Neutrophil extracellular traps: Formation, pathological roles, and nanoparticle-based therapeutic targeting strategies

Abstract

Neutrophil extracellular traps (NETs) are large, web-like DNA structures released by neutrophils, coated with histones and antimicrobial proteins. They serve as a crucial defense mechanism for neutrophils against microbial invasion, playing a significant role in eliminating microorganisms such as bacteria, fungi, and viruses. While NETs are primarily recognized for their role in microbial defense, growing evidence indicates that excessive NET formation, triggered by physical and chemical stimuli, pathogens, or pathological factors, can worsen inflammation and cause organ damage. Understanding NETs' presence in various tissues and body fluids is crucial for elucidating their contribution to disease etiopathogenesis. By designing nanoparticles that can either prevent NET formation or facilitate their degradation, researchers aim to mitigate the harmful effects of excessive NETs.
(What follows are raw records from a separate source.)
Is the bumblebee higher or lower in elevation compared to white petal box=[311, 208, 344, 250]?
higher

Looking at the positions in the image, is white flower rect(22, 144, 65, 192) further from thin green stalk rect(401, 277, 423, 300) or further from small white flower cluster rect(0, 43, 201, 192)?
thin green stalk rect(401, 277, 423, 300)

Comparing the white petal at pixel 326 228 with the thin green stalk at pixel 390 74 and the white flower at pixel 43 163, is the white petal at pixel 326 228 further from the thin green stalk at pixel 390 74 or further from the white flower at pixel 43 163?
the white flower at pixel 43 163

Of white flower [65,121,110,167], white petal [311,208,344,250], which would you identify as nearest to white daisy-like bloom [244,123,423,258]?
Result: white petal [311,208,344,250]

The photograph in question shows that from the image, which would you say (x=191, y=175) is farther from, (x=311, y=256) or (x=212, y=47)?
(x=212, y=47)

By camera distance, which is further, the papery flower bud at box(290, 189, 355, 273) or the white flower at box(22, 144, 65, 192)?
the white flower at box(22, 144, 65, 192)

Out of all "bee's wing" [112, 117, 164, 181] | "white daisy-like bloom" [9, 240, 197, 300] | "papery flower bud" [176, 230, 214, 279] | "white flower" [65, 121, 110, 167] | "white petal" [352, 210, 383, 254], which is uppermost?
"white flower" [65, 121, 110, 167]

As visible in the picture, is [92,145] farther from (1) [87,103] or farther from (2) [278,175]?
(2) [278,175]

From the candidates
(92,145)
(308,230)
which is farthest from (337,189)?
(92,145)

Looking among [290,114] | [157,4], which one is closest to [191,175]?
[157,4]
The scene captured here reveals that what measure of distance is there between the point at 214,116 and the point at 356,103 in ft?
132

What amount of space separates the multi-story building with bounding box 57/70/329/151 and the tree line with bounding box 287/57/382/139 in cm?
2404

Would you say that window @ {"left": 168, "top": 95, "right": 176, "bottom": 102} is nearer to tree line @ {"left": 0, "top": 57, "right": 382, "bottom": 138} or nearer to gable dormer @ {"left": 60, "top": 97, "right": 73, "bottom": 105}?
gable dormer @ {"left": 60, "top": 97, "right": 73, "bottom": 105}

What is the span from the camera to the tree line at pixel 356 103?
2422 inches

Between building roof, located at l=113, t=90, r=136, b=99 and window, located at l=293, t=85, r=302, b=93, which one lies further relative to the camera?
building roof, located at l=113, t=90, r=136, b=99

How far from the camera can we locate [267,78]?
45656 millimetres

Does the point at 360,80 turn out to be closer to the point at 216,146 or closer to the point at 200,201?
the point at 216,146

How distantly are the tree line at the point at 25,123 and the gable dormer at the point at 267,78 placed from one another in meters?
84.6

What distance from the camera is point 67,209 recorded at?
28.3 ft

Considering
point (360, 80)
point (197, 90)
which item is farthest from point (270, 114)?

These nanotechnological interventions can be tailored to specifically target the molecular components of NETs, enhancing treatment precision and efficacy. Furthermore, nanoparticles can deliver therapeutic agents directly to inflammation sites, reducing systemic side effects and improving patient outcomes. This review summarizes the role of NETs in various pathologies, focusing on strategies to inhibit NETosis, including mechanisms of pathogen evasion, and the use of nanodelivery systems to enhance the efficiency of NETs inhibition or removal.

Keywords: COVID19; DNase I; Drug delivery systems; Infectious diseases; NETosis; NETs; Neutrophils.